The Mesopotamian kispum ritual involved periodic offerings of food and drink to the spirits of deceased ancestors, maintaining a relationship of mutual obligation between the living and the dead. The ancestor was believed to protect the living family in exchange for these ritual attentions; failure to perform the ritual could result in the ancestor's spirit becoming restless and harmful. Texts from Ugarit, a Canaanite city-state on the Syrian coast whose religious literature has been extensively studied since its discovery in 1929, attest to a ritual called the marzeah, a funerary feast associated with the dead that may have involved communication with deceased ancestors. Ugaritic texts also describe figures called rapiuma or Rephaim, shades of the heroic dead who inhabit the underworld and who could apparently be invoked in certain ritual contexts.
The word ob itself is connected by some scholars to an Arabic cognate meaning ancestor spirit, and by others to a Hebrew word meaning "wineskin" or "pit," which may relate to the physical vessel or ritual aperture through which the spirit was summoned. Isaiah 29:4 uses related imagery of a voice speaking from the ground like a ghost, suggesting that the ritual involved communication directed toward or from beneath the earth's surface.

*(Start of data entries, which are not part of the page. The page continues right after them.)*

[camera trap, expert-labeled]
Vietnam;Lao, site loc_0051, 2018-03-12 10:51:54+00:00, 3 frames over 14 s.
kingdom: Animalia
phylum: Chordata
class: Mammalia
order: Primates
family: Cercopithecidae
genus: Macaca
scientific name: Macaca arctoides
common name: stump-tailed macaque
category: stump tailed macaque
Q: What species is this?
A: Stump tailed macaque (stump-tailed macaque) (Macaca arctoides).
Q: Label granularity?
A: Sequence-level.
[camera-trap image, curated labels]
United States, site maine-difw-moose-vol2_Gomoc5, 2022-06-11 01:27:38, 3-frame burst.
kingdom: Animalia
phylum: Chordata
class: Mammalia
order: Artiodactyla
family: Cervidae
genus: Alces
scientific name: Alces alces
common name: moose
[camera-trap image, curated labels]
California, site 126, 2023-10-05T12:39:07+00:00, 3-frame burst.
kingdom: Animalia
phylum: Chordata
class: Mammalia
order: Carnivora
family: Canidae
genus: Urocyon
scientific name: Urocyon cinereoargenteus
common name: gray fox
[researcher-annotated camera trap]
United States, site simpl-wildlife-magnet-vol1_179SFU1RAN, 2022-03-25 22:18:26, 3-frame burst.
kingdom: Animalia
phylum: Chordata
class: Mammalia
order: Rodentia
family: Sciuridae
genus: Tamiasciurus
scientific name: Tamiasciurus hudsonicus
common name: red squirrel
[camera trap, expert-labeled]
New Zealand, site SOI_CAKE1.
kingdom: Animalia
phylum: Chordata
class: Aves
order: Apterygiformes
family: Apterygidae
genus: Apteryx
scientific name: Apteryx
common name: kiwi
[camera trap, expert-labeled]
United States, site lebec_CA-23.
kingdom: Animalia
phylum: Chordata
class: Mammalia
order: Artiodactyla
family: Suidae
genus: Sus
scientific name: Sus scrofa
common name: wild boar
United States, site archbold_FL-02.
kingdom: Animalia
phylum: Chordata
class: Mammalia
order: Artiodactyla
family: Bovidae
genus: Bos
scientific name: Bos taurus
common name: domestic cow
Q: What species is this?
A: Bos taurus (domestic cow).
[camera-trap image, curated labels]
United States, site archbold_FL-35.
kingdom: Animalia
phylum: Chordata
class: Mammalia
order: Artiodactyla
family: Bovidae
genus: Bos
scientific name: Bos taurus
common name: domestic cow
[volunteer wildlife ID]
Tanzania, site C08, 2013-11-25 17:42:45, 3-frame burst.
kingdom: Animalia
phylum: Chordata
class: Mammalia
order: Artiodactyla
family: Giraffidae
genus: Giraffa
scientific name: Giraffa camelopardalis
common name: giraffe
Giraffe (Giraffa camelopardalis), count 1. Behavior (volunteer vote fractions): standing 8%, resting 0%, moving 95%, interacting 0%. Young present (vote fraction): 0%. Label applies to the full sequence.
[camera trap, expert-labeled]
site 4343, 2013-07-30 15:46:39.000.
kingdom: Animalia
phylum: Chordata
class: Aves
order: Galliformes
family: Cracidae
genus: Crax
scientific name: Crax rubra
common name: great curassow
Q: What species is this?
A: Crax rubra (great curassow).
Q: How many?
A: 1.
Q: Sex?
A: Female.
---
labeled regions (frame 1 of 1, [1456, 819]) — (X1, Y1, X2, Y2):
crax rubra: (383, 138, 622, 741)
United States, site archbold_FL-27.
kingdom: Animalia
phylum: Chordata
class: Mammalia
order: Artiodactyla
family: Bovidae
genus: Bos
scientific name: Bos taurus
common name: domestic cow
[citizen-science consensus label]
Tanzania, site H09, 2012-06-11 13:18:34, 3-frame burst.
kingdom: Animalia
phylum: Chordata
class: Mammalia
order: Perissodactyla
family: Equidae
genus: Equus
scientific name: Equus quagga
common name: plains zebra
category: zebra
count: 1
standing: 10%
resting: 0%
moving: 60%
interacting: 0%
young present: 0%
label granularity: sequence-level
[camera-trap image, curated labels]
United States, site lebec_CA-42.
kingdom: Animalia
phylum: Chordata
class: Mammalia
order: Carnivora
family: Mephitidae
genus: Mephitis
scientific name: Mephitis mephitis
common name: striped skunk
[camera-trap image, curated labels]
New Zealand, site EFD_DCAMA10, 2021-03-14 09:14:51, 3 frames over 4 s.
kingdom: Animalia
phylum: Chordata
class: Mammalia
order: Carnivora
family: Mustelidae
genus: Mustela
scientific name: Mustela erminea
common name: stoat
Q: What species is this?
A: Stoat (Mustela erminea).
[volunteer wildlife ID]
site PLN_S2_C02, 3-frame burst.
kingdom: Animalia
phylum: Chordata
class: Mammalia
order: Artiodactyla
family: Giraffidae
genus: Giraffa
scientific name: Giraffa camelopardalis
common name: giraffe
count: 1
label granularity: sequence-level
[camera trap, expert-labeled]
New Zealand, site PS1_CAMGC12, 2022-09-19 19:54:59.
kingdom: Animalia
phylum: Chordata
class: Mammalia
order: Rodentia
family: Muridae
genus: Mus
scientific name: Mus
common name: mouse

The pit or aperture may have been the physical site at which the practitioner mediated between the living and the dead.
Endor itself is geographically significant. Endor was a Canaanite city that remained outside full Israelite control for much of the early monarchic period (Joshua 17:11-12 notes that the Canaanites of several cities in that region were not driven out). A practitioner operating at Endor would fit naturally within the Canaanite religious landscape of the period. Her practice is not exotic or foreign to the broader ancient world she inhabits; it is well attested in the neighboring cultures that Israelite religion was in constant contact with and frequently defined itself against.
What the Text Does and Does Not Say
The narrative presents the encounter as real. Samuel actually appears, actually speaks, and delivers accurate information: Saul and his sons will die the next day, the army will be defeated, and the kingdom will pass to David. The text does not explain this as a demonic deception, as an illusion, or as the result of anything other than the practitioner doing what she was asked to do. The woman is not condemned in the narrative. Her response is described as professional and humane.
How interpreters have understood this theologically has varied widely across Jewish and Christian history. Some have argued that the woman did not actually summon Samuel but only thought she did, and that what she saw was a demonic impersonator. Others have argued that God permitted the genuine appearance of Samuel for this specific and exceptional purpose. Still others, reading the text from a critical perspective, have argued that the narrative reflects a stratum of tradition that accepted the efficacy of necromancy without the theological objection that the legal material in Leviticus and Deuteronomy would later impose. The narrative's silence on these questions is part of what makes it so persistently interesting. It does not tell us how to understand what happened. It simply reports that it happened, that the message delivered proved accurate, and that Saul went away into the night to meet his death.